**The task:**
Write out all the records below again word for word, leaving out the pictures.

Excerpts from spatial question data
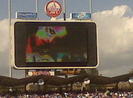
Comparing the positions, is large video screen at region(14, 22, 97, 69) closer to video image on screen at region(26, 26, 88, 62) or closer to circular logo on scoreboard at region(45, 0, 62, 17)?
video image on screen at region(26, 26, 88, 62)

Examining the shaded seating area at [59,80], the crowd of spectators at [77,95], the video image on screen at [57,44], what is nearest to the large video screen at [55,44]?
the video image on screen at [57,44]

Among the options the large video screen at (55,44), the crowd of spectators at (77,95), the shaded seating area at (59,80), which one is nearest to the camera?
the crowd of spectators at (77,95)

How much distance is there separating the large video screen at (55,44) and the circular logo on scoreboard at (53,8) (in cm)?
251

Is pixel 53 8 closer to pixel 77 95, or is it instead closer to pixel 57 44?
pixel 57 44

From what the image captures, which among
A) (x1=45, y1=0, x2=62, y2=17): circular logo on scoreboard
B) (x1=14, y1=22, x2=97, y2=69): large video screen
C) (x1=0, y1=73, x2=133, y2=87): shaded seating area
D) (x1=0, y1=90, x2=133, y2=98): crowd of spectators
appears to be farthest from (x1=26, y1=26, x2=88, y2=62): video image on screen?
(x1=0, y1=90, x2=133, y2=98): crowd of spectators

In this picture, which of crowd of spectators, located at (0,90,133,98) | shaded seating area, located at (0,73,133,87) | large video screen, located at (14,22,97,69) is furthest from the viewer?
large video screen, located at (14,22,97,69)

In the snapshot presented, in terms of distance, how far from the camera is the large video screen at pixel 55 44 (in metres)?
61.5

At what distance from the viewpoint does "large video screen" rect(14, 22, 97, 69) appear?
6153 centimetres

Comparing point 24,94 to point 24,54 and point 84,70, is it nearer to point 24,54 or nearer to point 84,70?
point 24,54

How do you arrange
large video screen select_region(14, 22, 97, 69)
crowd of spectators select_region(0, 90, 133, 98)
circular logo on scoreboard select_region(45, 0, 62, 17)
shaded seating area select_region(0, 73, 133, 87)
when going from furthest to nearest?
1. circular logo on scoreboard select_region(45, 0, 62, 17)
2. large video screen select_region(14, 22, 97, 69)
3. shaded seating area select_region(0, 73, 133, 87)
4. crowd of spectators select_region(0, 90, 133, 98)

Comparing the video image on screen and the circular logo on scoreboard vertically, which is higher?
the circular logo on scoreboard

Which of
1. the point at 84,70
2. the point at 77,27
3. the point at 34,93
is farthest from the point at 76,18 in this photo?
the point at 34,93

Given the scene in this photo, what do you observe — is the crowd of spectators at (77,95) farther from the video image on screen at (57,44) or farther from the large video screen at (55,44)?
the video image on screen at (57,44)

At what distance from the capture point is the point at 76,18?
212 ft
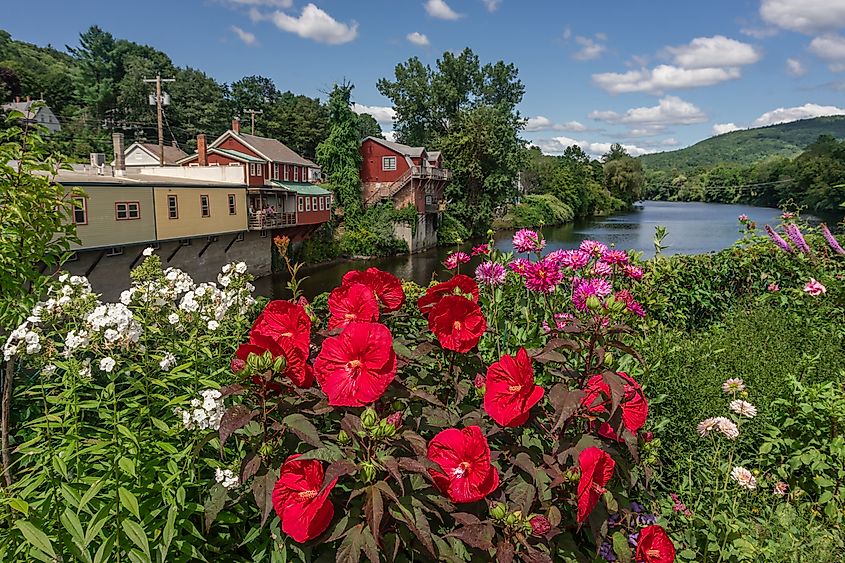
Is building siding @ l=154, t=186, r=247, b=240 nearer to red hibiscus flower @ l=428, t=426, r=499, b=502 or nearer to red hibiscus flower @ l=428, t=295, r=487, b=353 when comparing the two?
red hibiscus flower @ l=428, t=295, r=487, b=353

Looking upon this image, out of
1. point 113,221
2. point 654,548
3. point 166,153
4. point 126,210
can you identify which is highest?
point 166,153

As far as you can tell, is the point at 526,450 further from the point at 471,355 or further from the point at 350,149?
the point at 350,149

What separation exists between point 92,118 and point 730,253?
58.3 meters

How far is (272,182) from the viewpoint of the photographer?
985 inches

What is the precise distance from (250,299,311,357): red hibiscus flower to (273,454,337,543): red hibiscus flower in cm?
41

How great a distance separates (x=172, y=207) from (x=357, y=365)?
1839 centimetres

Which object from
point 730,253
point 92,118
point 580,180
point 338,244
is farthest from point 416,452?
point 580,180

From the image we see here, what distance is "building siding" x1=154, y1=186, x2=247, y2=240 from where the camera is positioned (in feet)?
57.1

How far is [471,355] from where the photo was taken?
213 centimetres

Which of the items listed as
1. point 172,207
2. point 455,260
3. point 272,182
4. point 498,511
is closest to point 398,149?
point 272,182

**Full solution:**
Comparing the positions, is large video screen at region(14, 22, 97, 69) closer to video image on screen at region(26, 26, 88, 62) or closer to circular logo on scoreboard at region(45, 0, 62, 17)?
video image on screen at region(26, 26, 88, 62)

Examining the shaded seating area at [59,80], the crowd of spectators at [77,95], the video image on screen at [57,44], what is nearest to the large video screen at [55,44]?
the video image on screen at [57,44]

Among the options the large video screen at (55,44), the crowd of spectators at (77,95), the shaded seating area at (59,80), which one is nearest to the camera?
the crowd of spectators at (77,95)

How much distance is there separating the large video screen at (55,44) and the circular logo on scoreboard at (53,8) (in cm)?
251

Is pixel 53 8 closer to pixel 77 95, or is it instead closer to pixel 57 44?
pixel 57 44

From what the image captures, which among
A) (x1=45, y1=0, x2=62, y2=17): circular logo on scoreboard
B) (x1=14, y1=22, x2=97, y2=69): large video screen
C) (x1=0, y1=73, x2=133, y2=87): shaded seating area
D) (x1=0, y1=90, x2=133, y2=98): crowd of spectators
appears to be farthest from (x1=26, y1=26, x2=88, y2=62): video image on screen?
(x1=0, y1=90, x2=133, y2=98): crowd of spectators

In this picture, which of crowd of spectators, located at (0,90,133,98) | shaded seating area, located at (0,73,133,87) | large video screen, located at (14,22,97,69) is furthest from the viewer?
large video screen, located at (14,22,97,69)

In the snapshot presented, in terms of distance, how far from the camera is the large video screen at pixel 55 44 (in metres)?
61.5

At what distance from the viewpoint does "large video screen" rect(14, 22, 97, 69) appear?
6153 centimetres

Comparing point 24,94 to point 24,54 and point 84,70, is it nearer to point 24,54 or nearer to point 84,70?
point 24,54

How do you arrange
large video screen select_region(14, 22, 97, 69)
crowd of spectators select_region(0, 90, 133, 98)
circular logo on scoreboard select_region(45, 0, 62, 17)
shaded seating area select_region(0, 73, 133, 87)
when going from furthest to nearest?
1. circular logo on scoreboard select_region(45, 0, 62, 17)
2. large video screen select_region(14, 22, 97, 69)
3. shaded seating area select_region(0, 73, 133, 87)
4. crowd of spectators select_region(0, 90, 133, 98)

Comparing the video image on screen and the circular logo on scoreboard vertically, which is higher?
the circular logo on scoreboard

Which of
1. the point at 84,70
2. the point at 77,27
3. the point at 34,93
is farthest from the point at 76,18 in this photo?
the point at 34,93

Given the scene in this photo, what do you observe — is the crowd of spectators at (77,95) farther from the video image on screen at (57,44) or farther from the large video screen at (55,44)?
the video image on screen at (57,44)

At what distance from the capture point is the point at 76,18?
212 ft
Is building siding @ l=154, t=186, r=247, b=240 nearer to red hibiscus flower @ l=428, t=426, r=499, b=502 or nearer to red hibiscus flower @ l=428, t=295, r=487, b=353 when comparing the two?
red hibiscus flower @ l=428, t=295, r=487, b=353

Looking upon this image, out of
1. point 113,221
2. point 654,548
3. point 166,153
4. point 126,210
can you identify which is highest?
point 166,153

As far as you can tell, is the point at 526,450 further from the point at 471,355 or further from the point at 350,149?
the point at 350,149

What separation exists between point 92,118 and point 730,253?
58.3 meters

How far is (272,182) from the viewpoint of the photographer?
985 inches

What is the precise distance from (250,299,311,357): red hibiscus flower to (273,454,337,543): red hibiscus flower in cm?
41

How great a distance separates (x=172, y=207) from (x=357, y=365)?
1839 centimetres

Which object from
point 730,253
point 92,118
point 580,180
point 338,244
is farthest from point 416,452?
point 580,180

From the image we see here, what distance is "building siding" x1=154, y1=186, x2=247, y2=240 from where the camera is positioned (in feet)?
57.1

How far is [471,355] from where the photo was taken?
213 centimetres

Which of the items listed as
1. point 172,207
2. point 455,260
3. point 272,182
4. point 498,511
is closest to point 398,149?
point 272,182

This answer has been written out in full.